[Captioned web image data]
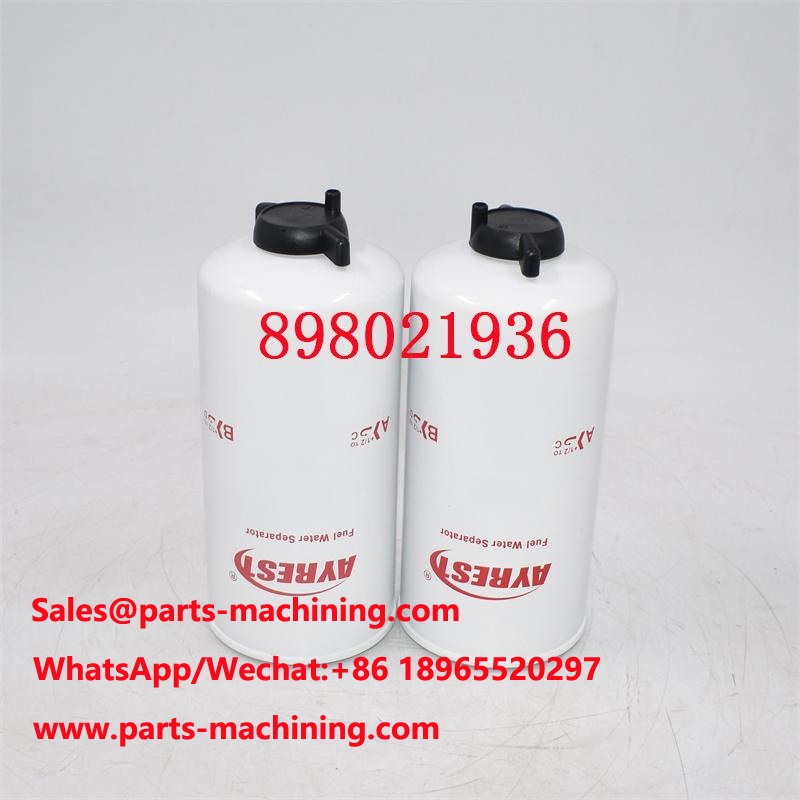 898021936 Fuel Water Separator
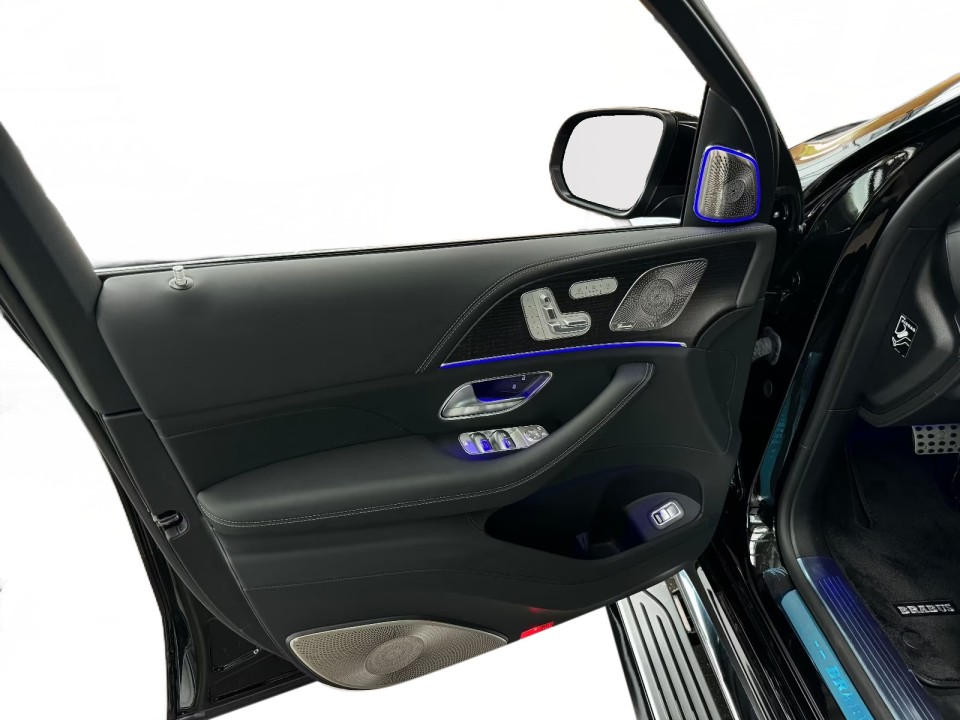 Mercedes-Benz BRABUS GLS Maybach - foto 25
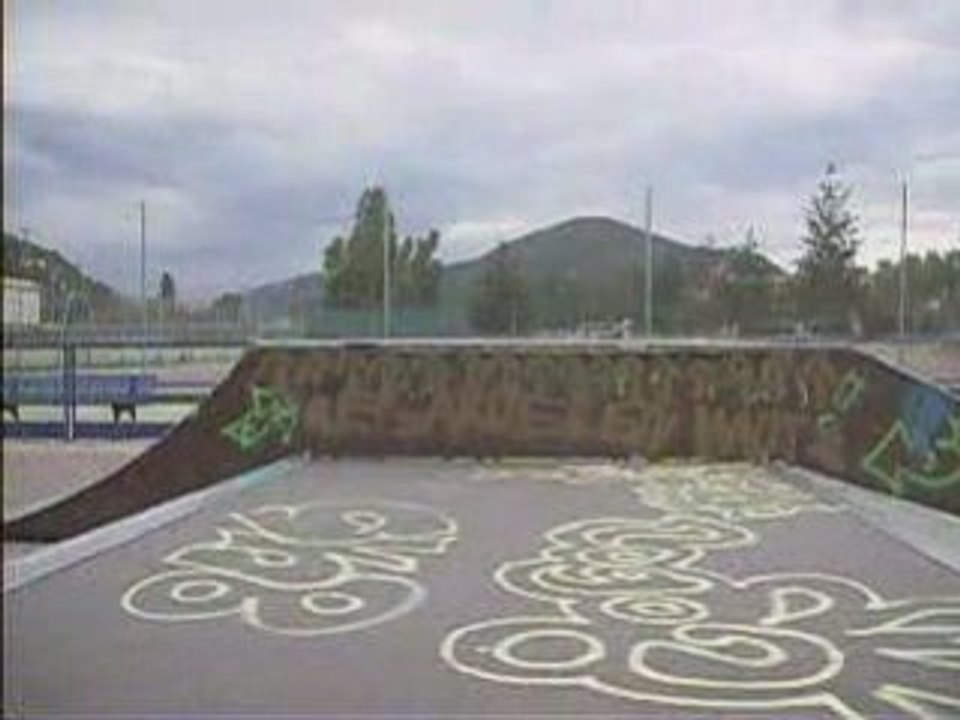 Parck de digne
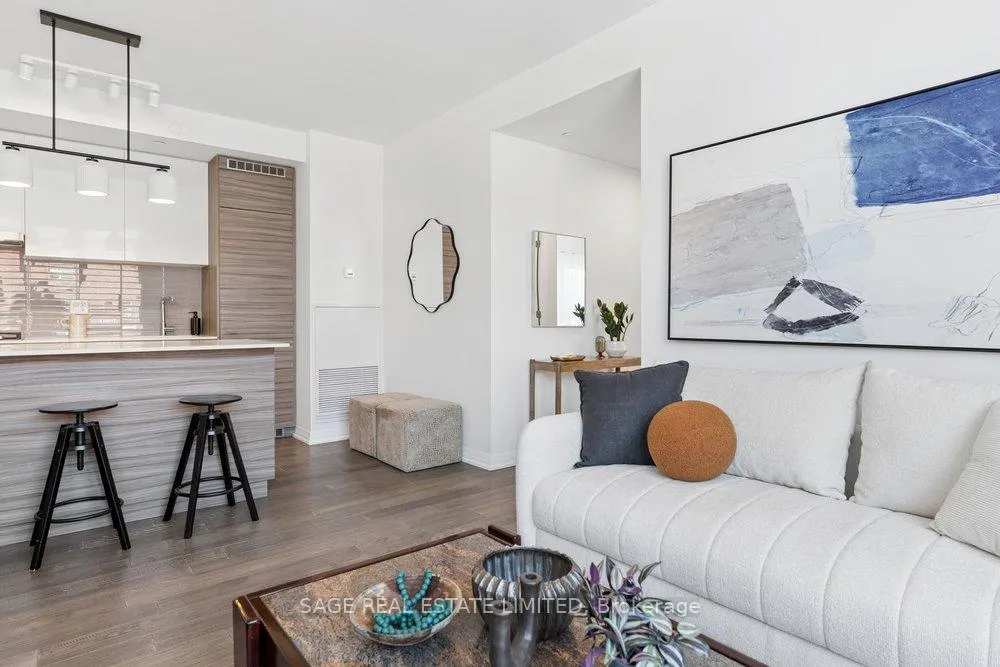 Photo 18 of Unit 207, 835 St Clair Avenue W, Toronto, Wychwood — HOMEH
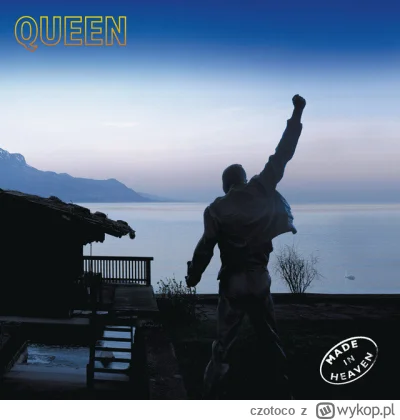 czotoco - Album który najbardziej na mnie wpłynął jako człowieka. Jedna z pierwszych ...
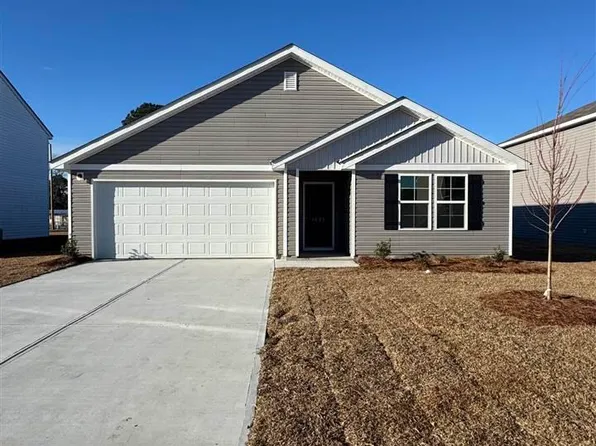 1035 Rushmore Loop, Florence, SC 29506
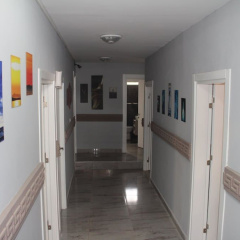Asus Palmiye Otel - Bild 14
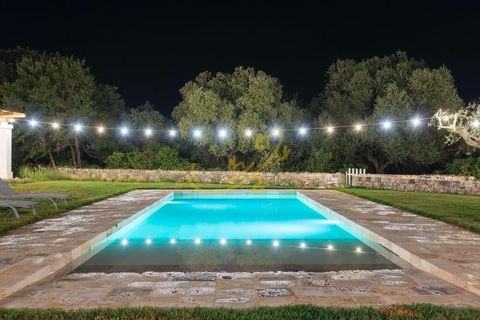 Herregård i Putignano, Bari, Putignano - € 420 000 | Ref: R 465 - foto 16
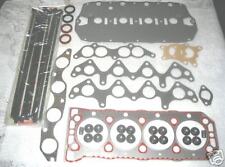HEAD GASKET SET BOLTS ROVER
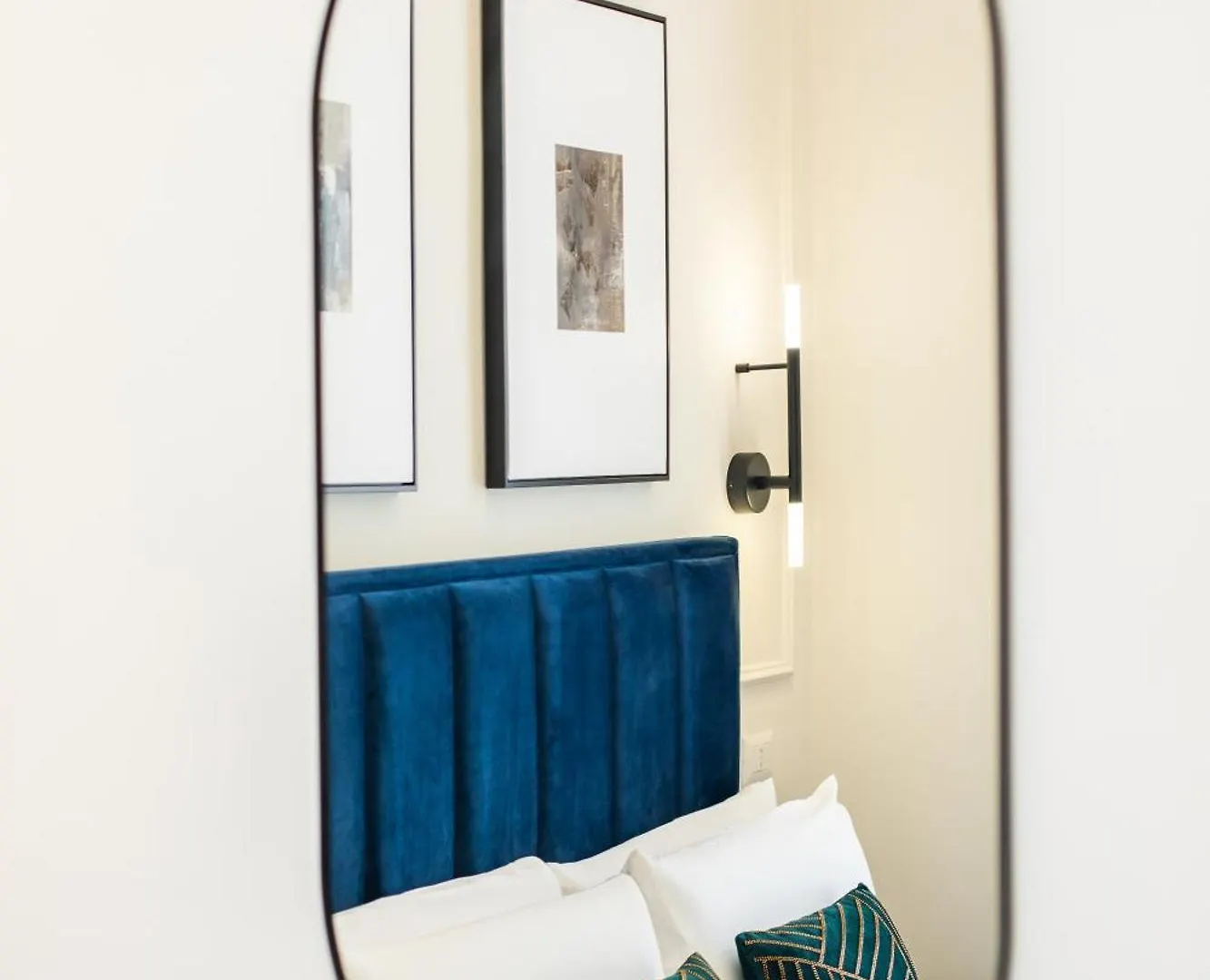 Belli Boutique Guest House Rome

#### Problem
Nothing but the pictures may be dropped; output the records above exactly.

#### Answer to the problem
 898021936 Fuel Water Separator
 Mercedes-Benz BRABUS GLS Maybach - foto 25
 Parck de digne
 Photo 18 of Unit 207, 835 St Clair Avenue W, Toronto, Wychwood — HOMEH
 czotoco - Album który najbardziej na mnie wpłynął jako człowieka. Jedna z pierwszych ...
 1035 Rushmore Loop, Florence, SC 29506
Asus Palmiye Otel - Bild 14
 Herregård i Putignano, Bari, Putignano - € 420 000 | Ref: R 465 - foto 16
HEAD GASKET SET BOLTS ROVER
 Belli Boutique Guest House Rome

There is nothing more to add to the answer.